Members of the North Carolina National Guard’s 30th Division (aka “Old Hickory”) breaking the Hindenburg Line at the St. Quentin Canal on September 29, 1918 was a critical turning point near the end of World War 1. Breaking out of the trenches increased maneuverability and the 30th Infantry contributed mightily through the end of the war.

That battle also marked the second bloodiest day in North Carolina military history (the first coming on July 2, 1863) when infantrymen from the Tar Heel State joined Pickett’s Charge in Gettysburg).

During the assault on Hindenburg Line in France – where despite having their flanks taking heavy fire from the Germans – the North Carolina doughboys seized the strategic Bellicourt Tunnel.

Victory, however, came with a great expense as 241 North Carolinians died on that day. Of those, six hailed from the Roanoke-Chowan area: Private Harry L. Calvert (Company I, 119th Infantry), and Private Jarvis L. Brett (Company E, 119th Infantry), both of Hertford County; Private Godwin Bracy (Company H, 120th Infantry) and Corporal Joe W. Hoggard (Company K, 119th Infantry), both of Bertie County; Corporal William A. Davis (Company A, 47th Infantry) of Northampton County; and Private Robert L. Duck (345th Quartermaster Corps) of Gates County.

New York, Tennessee, France, and Australia all have monuments or memorials to the actions of that day, each claiming they led the effort to break the line. The British even have two memorials that commemorate breaking the line. However, this impregnable defense was actually broken by the National Guard 30th Division from North Carolina, who originally penetrated the line and took the high ground. It is now time to commemorate their sacrifice.

On Nov. 10 of this year, a monument is being erected in France by the North Carolina National Guard to remember all those brave soldiers of the 30th Division. If anyone reading these words know or are related to the six men from our local area who were among the many heroes from that fateful September day in 1918, please visit and register your information.

Even if you’re not related, but still had a family member who served in World War I, please consider visiting the same website and register.

All can contribute to the cause of erecting the monument. The pad in France is poured and the monument is en route. The area on where the monument will be erected will contain soil from all 100 counties in North Carolina.

Thank you to all those who honorably served our great nation during times of war and peace. Your willingness to lay down your life to preserve our freedom will never be forgotten.

(GIVEN PROBLEM)
Please copy the stretch from "New York, Tennessee, France, and" through "register your information." in the passage on the 30th Division breaking the Hindenburg Line, word for word. The data after this point isn't needed.

(GIVEN ENTRIES)
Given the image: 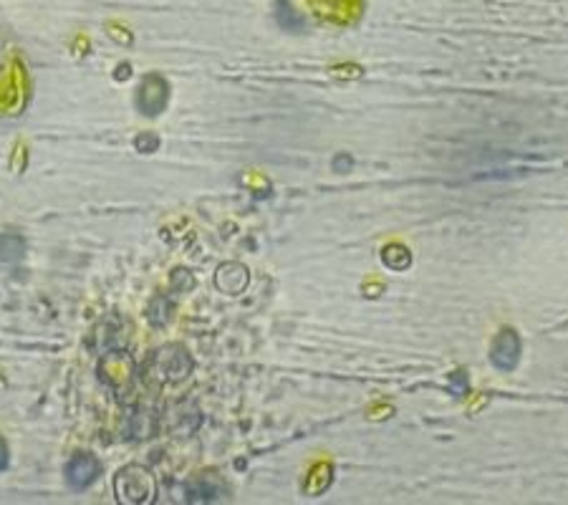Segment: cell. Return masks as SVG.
<instances>
[{
  "mask_svg": "<svg viewBox=\"0 0 568 505\" xmlns=\"http://www.w3.org/2000/svg\"><path fill=\"white\" fill-rule=\"evenodd\" d=\"M192 371V359L187 349L180 344H167L149 354V359L142 366V376L152 384H177L187 379Z\"/></svg>",
  "mask_w": 568,
  "mask_h": 505,
  "instance_id": "1",
  "label": "cell"
},
{
  "mask_svg": "<svg viewBox=\"0 0 568 505\" xmlns=\"http://www.w3.org/2000/svg\"><path fill=\"white\" fill-rule=\"evenodd\" d=\"M114 493L124 505H149L157 498V483L147 467L126 465L114 477Z\"/></svg>",
  "mask_w": 568,
  "mask_h": 505,
  "instance_id": "2",
  "label": "cell"
},
{
  "mask_svg": "<svg viewBox=\"0 0 568 505\" xmlns=\"http://www.w3.org/2000/svg\"><path fill=\"white\" fill-rule=\"evenodd\" d=\"M167 102H170V84L165 81V76L159 74H147L136 89L134 104L139 109V114L144 116H157V114L165 112Z\"/></svg>",
  "mask_w": 568,
  "mask_h": 505,
  "instance_id": "3",
  "label": "cell"
},
{
  "mask_svg": "<svg viewBox=\"0 0 568 505\" xmlns=\"http://www.w3.org/2000/svg\"><path fill=\"white\" fill-rule=\"evenodd\" d=\"M102 475V462L97 455L91 452H76L71 460L63 467V477H66L68 488L74 490H86L97 483Z\"/></svg>",
  "mask_w": 568,
  "mask_h": 505,
  "instance_id": "4",
  "label": "cell"
},
{
  "mask_svg": "<svg viewBox=\"0 0 568 505\" xmlns=\"http://www.w3.org/2000/svg\"><path fill=\"white\" fill-rule=\"evenodd\" d=\"M490 362L495 369L500 371H513L520 362V339L513 329L500 331L495 336L493 347H490Z\"/></svg>",
  "mask_w": 568,
  "mask_h": 505,
  "instance_id": "5",
  "label": "cell"
},
{
  "mask_svg": "<svg viewBox=\"0 0 568 505\" xmlns=\"http://www.w3.org/2000/svg\"><path fill=\"white\" fill-rule=\"evenodd\" d=\"M99 371H102V379L106 381L111 389H119V386H126L131 381L134 364H131V357L126 352H109L106 357H104Z\"/></svg>",
  "mask_w": 568,
  "mask_h": 505,
  "instance_id": "6",
  "label": "cell"
},
{
  "mask_svg": "<svg viewBox=\"0 0 568 505\" xmlns=\"http://www.w3.org/2000/svg\"><path fill=\"white\" fill-rule=\"evenodd\" d=\"M215 286L222 293L238 295L248 286V268L240 266V263H225V266L217 268L215 273Z\"/></svg>",
  "mask_w": 568,
  "mask_h": 505,
  "instance_id": "7",
  "label": "cell"
},
{
  "mask_svg": "<svg viewBox=\"0 0 568 505\" xmlns=\"http://www.w3.org/2000/svg\"><path fill=\"white\" fill-rule=\"evenodd\" d=\"M313 8L318 16L329 18L336 23H349L361 11V0H313Z\"/></svg>",
  "mask_w": 568,
  "mask_h": 505,
  "instance_id": "8",
  "label": "cell"
},
{
  "mask_svg": "<svg viewBox=\"0 0 568 505\" xmlns=\"http://www.w3.org/2000/svg\"><path fill=\"white\" fill-rule=\"evenodd\" d=\"M185 498L190 503H212V500H220L222 498V485L217 480H212L210 475L197 477L192 483H187L185 488Z\"/></svg>",
  "mask_w": 568,
  "mask_h": 505,
  "instance_id": "9",
  "label": "cell"
},
{
  "mask_svg": "<svg viewBox=\"0 0 568 505\" xmlns=\"http://www.w3.org/2000/svg\"><path fill=\"white\" fill-rule=\"evenodd\" d=\"M172 311H175V303H172L170 295L159 293L154 295L152 301L147 306V321L154 326V329H165L167 324L172 321Z\"/></svg>",
  "mask_w": 568,
  "mask_h": 505,
  "instance_id": "10",
  "label": "cell"
},
{
  "mask_svg": "<svg viewBox=\"0 0 568 505\" xmlns=\"http://www.w3.org/2000/svg\"><path fill=\"white\" fill-rule=\"evenodd\" d=\"M154 430H157V415L152 409H136L129 420V435L134 440H144L152 438Z\"/></svg>",
  "mask_w": 568,
  "mask_h": 505,
  "instance_id": "11",
  "label": "cell"
},
{
  "mask_svg": "<svg viewBox=\"0 0 568 505\" xmlns=\"http://www.w3.org/2000/svg\"><path fill=\"white\" fill-rule=\"evenodd\" d=\"M26 253V240L18 233H3L0 235V261L3 263H18Z\"/></svg>",
  "mask_w": 568,
  "mask_h": 505,
  "instance_id": "12",
  "label": "cell"
},
{
  "mask_svg": "<svg viewBox=\"0 0 568 505\" xmlns=\"http://www.w3.org/2000/svg\"><path fill=\"white\" fill-rule=\"evenodd\" d=\"M381 261H384L386 268H392V271H407L409 263H412V253H409L404 245H386L381 250Z\"/></svg>",
  "mask_w": 568,
  "mask_h": 505,
  "instance_id": "13",
  "label": "cell"
},
{
  "mask_svg": "<svg viewBox=\"0 0 568 505\" xmlns=\"http://www.w3.org/2000/svg\"><path fill=\"white\" fill-rule=\"evenodd\" d=\"M275 18H278L280 28L293 31V33H298V31L306 28V18L295 11L290 3H280V6H275Z\"/></svg>",
  "mask_w": 568,
  "mask_h": 505,
  "instance_id": "14",
  "label": "cell"
},
{
  "mask_svg": "<svg viewBox=\"0 0 568 505\" xmlns=\"http://www.w3.org/2000/svg\"><path fill=\"white\" fill-rule=\"evenodd\" d=\"M170 288L175 290V293H187V290H192L195 288L192 273H190L187 268H177L170 278Z\"/></svg>",
  "mask_w": 568,
  "mask_h": 505,
  "instance_id": "15",
  "label": "cell"
},
{
  "mask_svg": "<svg viewBox=\"0 0 568 505\" xmlns=\"http://www.w3.org/2000/svg\"><path fill=\"white\" fill-rule=\"evenodd\" d=\"M447 389L452 397H465L467 389H470V381H467V374L462 369L452 371V374L447 376Z\"/></svg>",
  "mask_w": 568,
  "mask_h": 505,
  "instance_id": "16",
  "label": "cell"
},
{
  "mask_svg": "<svg viewBox=\"0 0 568 505\" xmlns=\"http://www.w3.org/2000/svg\"><path fill=\"white\" fill-rule=\"evenodd\" d=\"M308 480H316V485H311V488H306L308 493H321L324 488H329V483H331V465H318L316 470L311 472V477Z\"/></svg>",
  "mask_w": 568,
  "mask_h": 505,
  "instance_id": "17",
  "label": "cell"
},
{
  "mask_svg": "<svg viewBox=\"0 0 568 505\" xmlns=\"http://www.w3.org/2000/svg\"><path fill=\"white\" fill-rule=\"evenodd\" d=\"M134 147H136V152L152 154V152H157V149H159V136L154 134V131H142V134L134 139Z\"/></svg>",
  "mask_w": 568,
  "mask_h": 505,
  "instance_id": "18",
  "label": "cell"
},
{
  "mask_svg": "<svg viewBox=\"0 0 568 505\" xmlns=\"http://www.w3.org/2000/svg\"><path fill=\"white\" fill-rule=\"evenodd\" d=\"M331 167H334V172H351V167H354V159L349 157V154H336L334 157V162H331Z\"/></svg>",
  "mask_w": 568,
  "mask_h": 505,
  "instance_id": "19",
  "label": "cell"
},
{
  "mask_svg": "<svg viewBox=\"0 0 568 505\" xmlns=\"http://www.w3.org/2000/svg\"><path fill=\"white\" fill-rule=\"evenodd\" d=\"M8 467V445H6V440L0 438V472L6 470Z\"/></svg>",
  "mask_w": 568,
  "mask_h": 505,
  "instance_id": "20",
  "label": "cell"
},
{
  "mask_svg": "<svg viewBox=\"0 0 568 505\" xmlns=\"http://www.w3.org/2000/svg\"><path fill=\"white\" fill-rule=\"evenodd\" d=\"M114 76H116V79H129L131 66H129V63H119V66H116V74H114Z\"/></svg>",
  "mask_w": 568,
  "mask_h": 505,
  "instance_id": "21",
  "label": "cell"
},
{
  "mask_svg": "<svg viewBox=\"0 0 568 505\" xmlns=\"http://www.w3.org/2000/svg\"><path fill=\"white\" fill-rule=\"evenodd\" d=\"M280 3H290V0H275V6H280Z\"/></svg>",
  "mask_w": 568,
  "mask_h": 505,
  "instance_id": "22",
  "label": "cell"
}]
</instances>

(TASK OUTPUT)
New York, Tennessee, France, and Australia all have monuments or memorials to the actions of that day, each claiming they led the effort to break the line. The British even have two memorials that commemorate breaking the line. However, this impregnable defense was actually broken by the National Guard 30th Division from North Carolina, who originally penetrated the line and took the high ground. It is now time to commemorate their sacrifice.

On Nov. 10 of this year, a monument is being erected in France by the North Carolina National Guard to remember all those brave soldiers of the 30th Division. If anyone reading these words know or are related to the six men from our local area who were among the many heroes from that fateful September day in 1918, please visit and register your information.